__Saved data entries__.

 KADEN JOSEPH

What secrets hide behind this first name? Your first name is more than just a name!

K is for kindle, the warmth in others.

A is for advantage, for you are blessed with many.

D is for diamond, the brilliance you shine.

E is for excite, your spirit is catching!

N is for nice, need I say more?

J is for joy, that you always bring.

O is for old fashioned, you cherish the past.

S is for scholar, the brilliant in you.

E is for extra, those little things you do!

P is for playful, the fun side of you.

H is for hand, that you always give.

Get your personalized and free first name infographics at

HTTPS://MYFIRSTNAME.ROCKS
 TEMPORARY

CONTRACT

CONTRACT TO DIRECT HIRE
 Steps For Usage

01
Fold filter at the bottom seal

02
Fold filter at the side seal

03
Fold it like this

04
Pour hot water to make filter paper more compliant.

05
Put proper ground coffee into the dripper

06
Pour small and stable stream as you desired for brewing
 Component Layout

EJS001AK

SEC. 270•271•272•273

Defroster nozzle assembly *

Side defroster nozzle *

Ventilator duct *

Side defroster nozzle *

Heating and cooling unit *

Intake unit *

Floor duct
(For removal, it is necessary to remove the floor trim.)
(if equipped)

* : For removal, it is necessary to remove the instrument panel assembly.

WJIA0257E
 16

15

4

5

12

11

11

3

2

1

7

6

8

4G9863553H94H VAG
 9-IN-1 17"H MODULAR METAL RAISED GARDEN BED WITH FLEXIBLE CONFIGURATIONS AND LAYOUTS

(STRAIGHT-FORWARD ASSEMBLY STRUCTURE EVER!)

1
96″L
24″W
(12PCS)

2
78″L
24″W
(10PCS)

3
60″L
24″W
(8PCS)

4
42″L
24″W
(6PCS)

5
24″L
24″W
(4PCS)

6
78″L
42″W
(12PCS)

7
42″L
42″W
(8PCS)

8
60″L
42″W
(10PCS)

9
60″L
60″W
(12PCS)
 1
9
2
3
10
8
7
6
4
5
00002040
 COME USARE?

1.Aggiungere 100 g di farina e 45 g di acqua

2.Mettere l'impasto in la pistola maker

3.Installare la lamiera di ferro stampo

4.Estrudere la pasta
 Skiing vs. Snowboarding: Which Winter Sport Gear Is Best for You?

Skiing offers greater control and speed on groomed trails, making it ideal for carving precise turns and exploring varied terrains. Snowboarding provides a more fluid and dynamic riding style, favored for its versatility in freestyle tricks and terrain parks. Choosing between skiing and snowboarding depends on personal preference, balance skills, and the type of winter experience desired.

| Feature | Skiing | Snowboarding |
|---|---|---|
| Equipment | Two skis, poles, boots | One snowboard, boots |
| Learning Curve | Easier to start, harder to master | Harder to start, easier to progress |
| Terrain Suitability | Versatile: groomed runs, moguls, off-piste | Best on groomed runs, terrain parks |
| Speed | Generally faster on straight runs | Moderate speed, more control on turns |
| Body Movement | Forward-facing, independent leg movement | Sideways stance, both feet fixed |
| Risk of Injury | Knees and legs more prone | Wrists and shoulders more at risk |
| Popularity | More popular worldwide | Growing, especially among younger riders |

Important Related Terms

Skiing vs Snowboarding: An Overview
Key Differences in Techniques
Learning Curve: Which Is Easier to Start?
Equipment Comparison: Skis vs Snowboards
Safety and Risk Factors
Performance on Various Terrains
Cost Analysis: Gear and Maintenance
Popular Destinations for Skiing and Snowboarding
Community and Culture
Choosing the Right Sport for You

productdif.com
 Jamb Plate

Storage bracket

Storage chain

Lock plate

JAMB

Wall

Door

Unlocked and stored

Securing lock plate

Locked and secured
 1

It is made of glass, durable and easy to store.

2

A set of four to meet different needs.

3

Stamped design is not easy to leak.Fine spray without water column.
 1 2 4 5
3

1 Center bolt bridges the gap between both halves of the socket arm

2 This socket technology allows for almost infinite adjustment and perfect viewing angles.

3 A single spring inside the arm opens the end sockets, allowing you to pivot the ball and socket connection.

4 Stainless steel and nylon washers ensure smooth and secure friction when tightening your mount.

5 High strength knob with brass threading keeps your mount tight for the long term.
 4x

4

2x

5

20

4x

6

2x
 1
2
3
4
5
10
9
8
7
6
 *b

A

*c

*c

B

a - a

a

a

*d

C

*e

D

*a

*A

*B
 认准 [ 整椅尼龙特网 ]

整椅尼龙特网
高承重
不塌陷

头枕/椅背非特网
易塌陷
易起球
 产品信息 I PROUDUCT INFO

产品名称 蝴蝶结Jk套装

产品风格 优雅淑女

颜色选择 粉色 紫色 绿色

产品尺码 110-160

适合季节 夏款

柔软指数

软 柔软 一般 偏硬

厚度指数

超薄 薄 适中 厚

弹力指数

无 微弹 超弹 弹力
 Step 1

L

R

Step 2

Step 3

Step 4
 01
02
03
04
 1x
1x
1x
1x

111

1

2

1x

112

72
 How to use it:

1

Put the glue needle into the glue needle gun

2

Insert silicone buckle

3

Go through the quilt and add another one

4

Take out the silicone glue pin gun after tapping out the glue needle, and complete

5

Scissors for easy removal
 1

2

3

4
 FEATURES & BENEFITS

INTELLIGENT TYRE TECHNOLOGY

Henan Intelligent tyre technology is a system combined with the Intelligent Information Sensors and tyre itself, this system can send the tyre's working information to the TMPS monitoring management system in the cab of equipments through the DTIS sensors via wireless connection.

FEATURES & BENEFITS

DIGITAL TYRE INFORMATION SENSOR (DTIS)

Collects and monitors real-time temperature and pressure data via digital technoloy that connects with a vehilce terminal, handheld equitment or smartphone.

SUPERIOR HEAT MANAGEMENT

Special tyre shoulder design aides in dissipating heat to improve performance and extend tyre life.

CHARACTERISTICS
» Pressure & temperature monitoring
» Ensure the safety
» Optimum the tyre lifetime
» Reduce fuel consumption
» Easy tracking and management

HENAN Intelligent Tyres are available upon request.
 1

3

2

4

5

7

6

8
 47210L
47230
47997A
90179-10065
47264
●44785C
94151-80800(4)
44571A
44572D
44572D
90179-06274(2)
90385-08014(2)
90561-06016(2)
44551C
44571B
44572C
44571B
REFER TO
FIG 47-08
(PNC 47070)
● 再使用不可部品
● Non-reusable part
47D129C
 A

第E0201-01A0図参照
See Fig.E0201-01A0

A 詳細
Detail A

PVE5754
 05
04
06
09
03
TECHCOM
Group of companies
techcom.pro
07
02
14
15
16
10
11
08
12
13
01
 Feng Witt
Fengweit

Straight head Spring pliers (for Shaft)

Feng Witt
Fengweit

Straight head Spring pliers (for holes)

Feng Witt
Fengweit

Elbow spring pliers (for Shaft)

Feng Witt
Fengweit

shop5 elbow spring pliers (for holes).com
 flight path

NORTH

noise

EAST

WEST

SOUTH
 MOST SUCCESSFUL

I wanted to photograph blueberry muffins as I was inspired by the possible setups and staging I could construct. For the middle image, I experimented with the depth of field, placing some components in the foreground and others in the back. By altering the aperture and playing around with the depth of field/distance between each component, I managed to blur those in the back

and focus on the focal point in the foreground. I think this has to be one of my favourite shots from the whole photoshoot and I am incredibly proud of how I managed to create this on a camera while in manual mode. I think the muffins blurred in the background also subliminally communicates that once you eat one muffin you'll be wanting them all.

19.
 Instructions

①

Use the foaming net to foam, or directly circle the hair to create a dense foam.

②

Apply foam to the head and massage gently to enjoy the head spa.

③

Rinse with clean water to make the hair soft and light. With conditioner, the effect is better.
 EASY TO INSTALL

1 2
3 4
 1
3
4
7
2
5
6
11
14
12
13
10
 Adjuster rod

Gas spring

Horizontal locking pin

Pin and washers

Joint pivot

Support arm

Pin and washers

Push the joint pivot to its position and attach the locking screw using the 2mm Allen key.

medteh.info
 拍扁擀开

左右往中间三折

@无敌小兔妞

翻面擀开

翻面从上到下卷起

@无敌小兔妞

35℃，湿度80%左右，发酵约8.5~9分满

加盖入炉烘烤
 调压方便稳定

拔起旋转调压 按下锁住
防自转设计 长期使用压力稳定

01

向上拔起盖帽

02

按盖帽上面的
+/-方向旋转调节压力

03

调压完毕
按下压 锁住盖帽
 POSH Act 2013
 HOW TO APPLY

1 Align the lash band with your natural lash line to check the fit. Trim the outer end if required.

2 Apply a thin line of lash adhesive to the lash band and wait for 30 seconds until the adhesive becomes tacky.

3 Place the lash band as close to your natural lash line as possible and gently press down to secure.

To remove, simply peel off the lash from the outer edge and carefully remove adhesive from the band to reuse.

__Task requirements__. Copy every line of the data above, beginning with the first and ending with the line that contains "J is for joy, that you always bring.", and give nothing more.

__Solution to this problem__.
 KADEN JOSEPH

What secrets hide behind this first name? Your first name is more than just a name!

K is for kindle, the warmth in others.

A is for advantage, for you are blessed with many.

D is for diamond, the brilliance you shine.

E is for excite, your spirit is catching!

N is for nice, need I say more?

J is for joy, that you always bring.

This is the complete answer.